[Scene-based reasoning records]
>> BEGIN

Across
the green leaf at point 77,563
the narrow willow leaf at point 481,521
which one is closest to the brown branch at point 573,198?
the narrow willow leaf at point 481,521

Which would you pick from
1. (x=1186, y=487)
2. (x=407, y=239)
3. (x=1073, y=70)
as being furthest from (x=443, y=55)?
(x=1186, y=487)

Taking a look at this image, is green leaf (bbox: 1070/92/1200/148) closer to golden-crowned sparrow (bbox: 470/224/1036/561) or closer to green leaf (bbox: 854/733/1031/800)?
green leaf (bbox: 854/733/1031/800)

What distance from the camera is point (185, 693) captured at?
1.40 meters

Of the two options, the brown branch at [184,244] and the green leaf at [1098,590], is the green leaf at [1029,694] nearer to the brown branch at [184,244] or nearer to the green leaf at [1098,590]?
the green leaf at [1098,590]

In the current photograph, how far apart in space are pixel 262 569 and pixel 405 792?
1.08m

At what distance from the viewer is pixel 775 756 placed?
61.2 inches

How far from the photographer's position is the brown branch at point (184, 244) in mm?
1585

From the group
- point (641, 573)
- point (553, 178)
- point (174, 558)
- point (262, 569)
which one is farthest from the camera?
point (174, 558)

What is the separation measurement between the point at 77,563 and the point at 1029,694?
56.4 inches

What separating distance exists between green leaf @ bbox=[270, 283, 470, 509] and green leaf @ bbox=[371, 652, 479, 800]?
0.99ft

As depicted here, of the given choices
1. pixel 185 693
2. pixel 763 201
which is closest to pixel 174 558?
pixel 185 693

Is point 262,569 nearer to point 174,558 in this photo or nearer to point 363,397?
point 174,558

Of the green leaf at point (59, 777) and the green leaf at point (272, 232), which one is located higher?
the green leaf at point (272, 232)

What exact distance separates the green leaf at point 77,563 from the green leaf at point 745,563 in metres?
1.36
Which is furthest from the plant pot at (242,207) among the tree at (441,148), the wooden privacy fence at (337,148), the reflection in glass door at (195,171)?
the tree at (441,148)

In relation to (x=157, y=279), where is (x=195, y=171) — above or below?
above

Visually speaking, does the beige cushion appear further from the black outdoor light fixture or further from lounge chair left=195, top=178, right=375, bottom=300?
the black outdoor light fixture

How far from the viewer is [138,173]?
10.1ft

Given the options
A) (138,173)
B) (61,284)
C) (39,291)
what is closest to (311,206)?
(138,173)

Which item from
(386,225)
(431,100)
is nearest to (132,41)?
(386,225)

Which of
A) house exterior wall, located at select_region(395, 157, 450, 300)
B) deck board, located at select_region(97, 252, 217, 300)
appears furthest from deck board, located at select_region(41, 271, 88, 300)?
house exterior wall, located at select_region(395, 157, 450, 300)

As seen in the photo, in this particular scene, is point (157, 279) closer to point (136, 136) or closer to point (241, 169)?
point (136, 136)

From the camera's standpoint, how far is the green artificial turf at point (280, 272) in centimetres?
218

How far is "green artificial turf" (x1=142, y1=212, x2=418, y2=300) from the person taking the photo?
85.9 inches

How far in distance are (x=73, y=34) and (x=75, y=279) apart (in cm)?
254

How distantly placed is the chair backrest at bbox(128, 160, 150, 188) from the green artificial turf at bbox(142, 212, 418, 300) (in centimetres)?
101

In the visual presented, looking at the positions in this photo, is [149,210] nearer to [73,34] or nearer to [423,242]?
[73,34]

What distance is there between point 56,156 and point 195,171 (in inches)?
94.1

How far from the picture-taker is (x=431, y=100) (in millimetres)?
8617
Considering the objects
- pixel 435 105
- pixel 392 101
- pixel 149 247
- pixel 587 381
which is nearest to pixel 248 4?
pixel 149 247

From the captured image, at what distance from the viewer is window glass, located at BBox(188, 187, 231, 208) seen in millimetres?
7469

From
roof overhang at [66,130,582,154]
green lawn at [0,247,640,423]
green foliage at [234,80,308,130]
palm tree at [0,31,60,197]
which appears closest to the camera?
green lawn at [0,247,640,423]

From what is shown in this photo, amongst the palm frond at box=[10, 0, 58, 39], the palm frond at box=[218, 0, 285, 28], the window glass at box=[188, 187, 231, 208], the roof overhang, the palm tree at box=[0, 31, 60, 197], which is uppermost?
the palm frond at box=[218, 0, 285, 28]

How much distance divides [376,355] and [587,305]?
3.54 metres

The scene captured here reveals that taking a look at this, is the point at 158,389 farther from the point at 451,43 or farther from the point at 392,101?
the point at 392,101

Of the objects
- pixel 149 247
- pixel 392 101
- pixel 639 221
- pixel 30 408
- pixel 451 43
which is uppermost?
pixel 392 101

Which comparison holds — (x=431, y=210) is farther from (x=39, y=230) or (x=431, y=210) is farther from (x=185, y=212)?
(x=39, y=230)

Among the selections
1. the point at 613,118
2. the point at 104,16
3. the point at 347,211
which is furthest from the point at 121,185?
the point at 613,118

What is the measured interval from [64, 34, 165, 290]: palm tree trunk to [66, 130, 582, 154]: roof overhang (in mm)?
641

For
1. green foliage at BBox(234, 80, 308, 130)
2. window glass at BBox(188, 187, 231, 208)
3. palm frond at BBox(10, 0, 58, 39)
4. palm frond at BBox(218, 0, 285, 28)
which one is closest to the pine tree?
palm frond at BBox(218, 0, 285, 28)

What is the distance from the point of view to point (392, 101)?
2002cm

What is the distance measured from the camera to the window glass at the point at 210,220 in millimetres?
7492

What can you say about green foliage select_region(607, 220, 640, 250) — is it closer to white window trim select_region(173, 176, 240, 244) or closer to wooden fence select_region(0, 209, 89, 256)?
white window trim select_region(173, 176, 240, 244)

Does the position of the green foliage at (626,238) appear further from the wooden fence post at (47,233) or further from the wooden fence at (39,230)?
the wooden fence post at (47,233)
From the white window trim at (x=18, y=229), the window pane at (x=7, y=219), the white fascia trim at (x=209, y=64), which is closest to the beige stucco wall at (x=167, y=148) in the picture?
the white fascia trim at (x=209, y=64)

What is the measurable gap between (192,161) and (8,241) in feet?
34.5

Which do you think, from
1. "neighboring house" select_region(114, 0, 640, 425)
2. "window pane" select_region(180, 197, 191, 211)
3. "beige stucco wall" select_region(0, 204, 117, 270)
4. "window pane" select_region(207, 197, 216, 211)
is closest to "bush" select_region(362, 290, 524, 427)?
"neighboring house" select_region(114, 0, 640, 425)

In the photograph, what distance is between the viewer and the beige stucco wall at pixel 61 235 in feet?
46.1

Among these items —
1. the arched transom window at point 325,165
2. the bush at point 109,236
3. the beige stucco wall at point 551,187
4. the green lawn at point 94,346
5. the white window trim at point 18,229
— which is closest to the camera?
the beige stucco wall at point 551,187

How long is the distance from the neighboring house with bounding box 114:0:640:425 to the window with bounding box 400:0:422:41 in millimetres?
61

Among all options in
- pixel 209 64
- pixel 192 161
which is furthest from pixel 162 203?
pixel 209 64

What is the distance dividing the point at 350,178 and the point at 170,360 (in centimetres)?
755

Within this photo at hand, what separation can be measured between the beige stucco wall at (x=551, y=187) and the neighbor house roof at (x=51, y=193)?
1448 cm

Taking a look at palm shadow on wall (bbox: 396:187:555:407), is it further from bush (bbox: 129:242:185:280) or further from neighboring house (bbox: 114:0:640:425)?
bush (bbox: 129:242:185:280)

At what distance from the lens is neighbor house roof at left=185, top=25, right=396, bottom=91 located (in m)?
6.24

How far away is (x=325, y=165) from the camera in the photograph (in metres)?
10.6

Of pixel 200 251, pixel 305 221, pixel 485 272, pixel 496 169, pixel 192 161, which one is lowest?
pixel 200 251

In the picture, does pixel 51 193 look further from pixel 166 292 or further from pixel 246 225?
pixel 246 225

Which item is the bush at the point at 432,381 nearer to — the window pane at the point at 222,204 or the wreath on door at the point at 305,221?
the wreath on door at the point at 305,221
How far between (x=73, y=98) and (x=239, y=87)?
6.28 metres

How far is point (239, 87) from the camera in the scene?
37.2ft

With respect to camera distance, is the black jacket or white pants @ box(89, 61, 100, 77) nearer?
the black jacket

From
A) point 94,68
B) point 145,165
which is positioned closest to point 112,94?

>> END

_Aim:_
Write out once more the lines above beginning at the line with "Within this photo"; continue through the final line and stop there.

_Response:_
Within this photo at hand, what separation can be measured between the beige stucco wall at (x=551, y=187) and the neighbor house roof at (x=51, y=193)?
1448 cm

Taking a look at palm shadow on wall (bbox: 396:187:555:407), is it further from bush (bbox: 129:242:185:280) or further from neighboring house (bbox: 114:0:640:425)?
bush (bbox: 129:242:185:280)

At what distance from the lens is neighbor house roof at left=185, top=25, right=396, bottom=91 located (in m)?
6.24

How far away is (x=325, y=165) from the camera in the photograph (in metres)?
10.6

Of pixel 200 251, pixel 305 221, pixel 485 272, pixel 496 169, pixel 192 161, which one is lowest?
pixel 200 251

In the picture, does pixel 51 193 look further from pixel 166 292 or further from pixel 246 225?
pixel 246 225

Which item is the bush at the point at 432,381 nearer to — the window pane at the point at 222,204 or the wreath on door at the point at 305,221?
the wreath on door at the point at 305,221
How far between (x=73, y=98) and (x=239, y=87)?
6.28 metres

How far is point (239, 87) from the camera in the scene?
37.2ft

With respect to camera distance, is the black jacket or white pants @ box(89, 61, 100, 77) nearer?
the black jacket

From
A) point 94,68
B) point 145,165
which is positioned closest to point 112,94?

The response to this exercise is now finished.